My friend, Gina, shared with our small group from Nancy Leigh DeMoss’s book, LIES WOMEN BELIEVE, Lie Number 37: “I shouldn’t have to suffer.”
Everyone suffers , believer or not. But when we have put our faith in Jesus Christ, He journeys with us through our suffering. It does not mean that the believer’s life is all suffering. But neither is it true that the believer’s life is just all health, wealth, and success “stripped of the call to discipleship and cross bearing,” the call for holiness, repentance, sacrificial love, humility, purity, or depth of relationship with The Lord.

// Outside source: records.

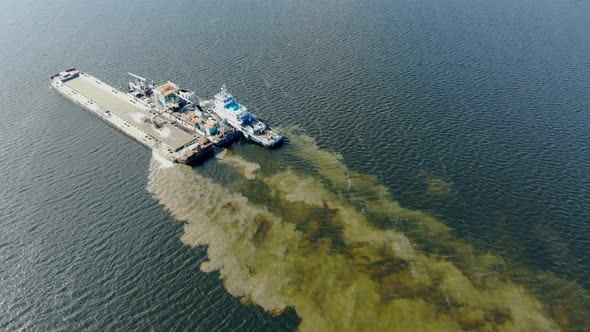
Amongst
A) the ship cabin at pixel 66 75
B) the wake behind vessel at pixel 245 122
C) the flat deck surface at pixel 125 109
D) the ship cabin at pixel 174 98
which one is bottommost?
the ship cabin at pixel 66 75

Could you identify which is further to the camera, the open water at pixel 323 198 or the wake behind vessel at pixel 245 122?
the wake behind vessel at pixel 245 122

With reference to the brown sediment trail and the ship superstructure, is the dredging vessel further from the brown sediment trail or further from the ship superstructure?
the brown sediment trail

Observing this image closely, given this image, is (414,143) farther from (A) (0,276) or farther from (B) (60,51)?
(B) (60,51)

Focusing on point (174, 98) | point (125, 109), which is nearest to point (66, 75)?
point (125, 109)

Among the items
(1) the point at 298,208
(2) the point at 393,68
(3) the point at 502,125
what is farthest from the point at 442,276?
(2) the point at 393,68

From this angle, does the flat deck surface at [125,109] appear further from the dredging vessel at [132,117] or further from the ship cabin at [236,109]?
the ship cabin at [236,109]

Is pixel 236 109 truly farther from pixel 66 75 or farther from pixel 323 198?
pixel 66 75

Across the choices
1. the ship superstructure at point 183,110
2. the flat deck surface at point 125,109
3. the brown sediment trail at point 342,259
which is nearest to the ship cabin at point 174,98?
the ship superstructure at point 183,110
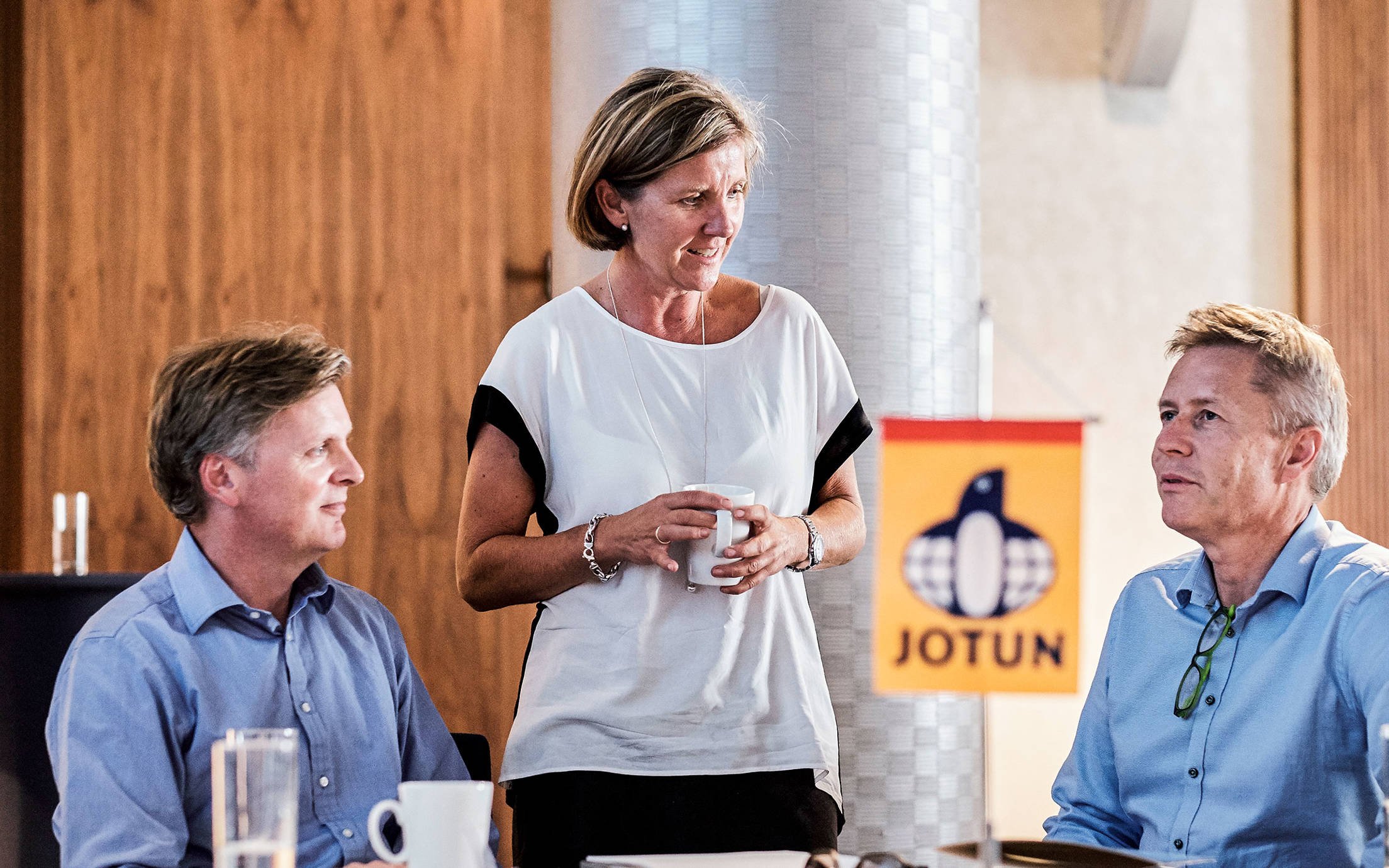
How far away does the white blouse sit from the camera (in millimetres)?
1571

The latter is referred to as the “Prosperity Gospel”. It emphasizes only God’s ability to provide the temporal, material wants of man or that material abundance is the measure of God’s blessing (name it and claim it). The danger of the Prosperity Gospel is that those who are misled by it are deprived of the opportunity to grow the spiritual muscles that are needed in order to stand firm in the certain seasons of testing and waiting. Growing in the womb of the prosperity gospel only trains the person in the things he feels entitled to without the need for confronting sin so that when suffering comes, it is considered outside of God’s will and likely cause for the person to walk away from God. But in Philippians 2, Jesus Himself did not have a sense of entitlement.
Phil 2: 6 Who, being in very nature God, did not consider equality with God something to be used to his own advantage;
Nancy DeMoss busts the lie, “I shouldn’t have to suffer.” On page 222-223, she says:
“The message that the Lord Jesus Himself and by the apostles who followed Him was a call to take up the cross; it was a call to sign up for battle; it was a call to suffer… If we do not trust the heart and intentions of God, we will naturally resist suffering…The Truth is, it is impossible to be holy apart from suffering. Even Jesus Himself, during His years here on earth, was in some unexplainable way made ‘perfect through suffering’ (Hebrews 2:10); and ‘although He was a son, he learned obedience from what He suffered’ (Hebrews 5:8)…All the New Testament authors recognized that there is a redemptive, sanctifying fruit that cannot be produced in our lives apart from suffering…True joy is not the absence of pain but the sanctifying, sustaining presence of the Lord Jesus in the midst of pain. Through the whole process, whether it be a matter of days, weeks, months, or years, we have His promise: ‘The God of all grace, who called you to His eternal glory in Christ, after you have suffered a little while, will Himself restore you and make you strong, firm, and steadfast.'”
We can hold on to God’s promise in Romans 8:28, For we know that in all things (including suffering), He works for the good of those who love Him and are called according to His purpose. Even though we suffer, it will be for our good. Suffering will not be be in vain.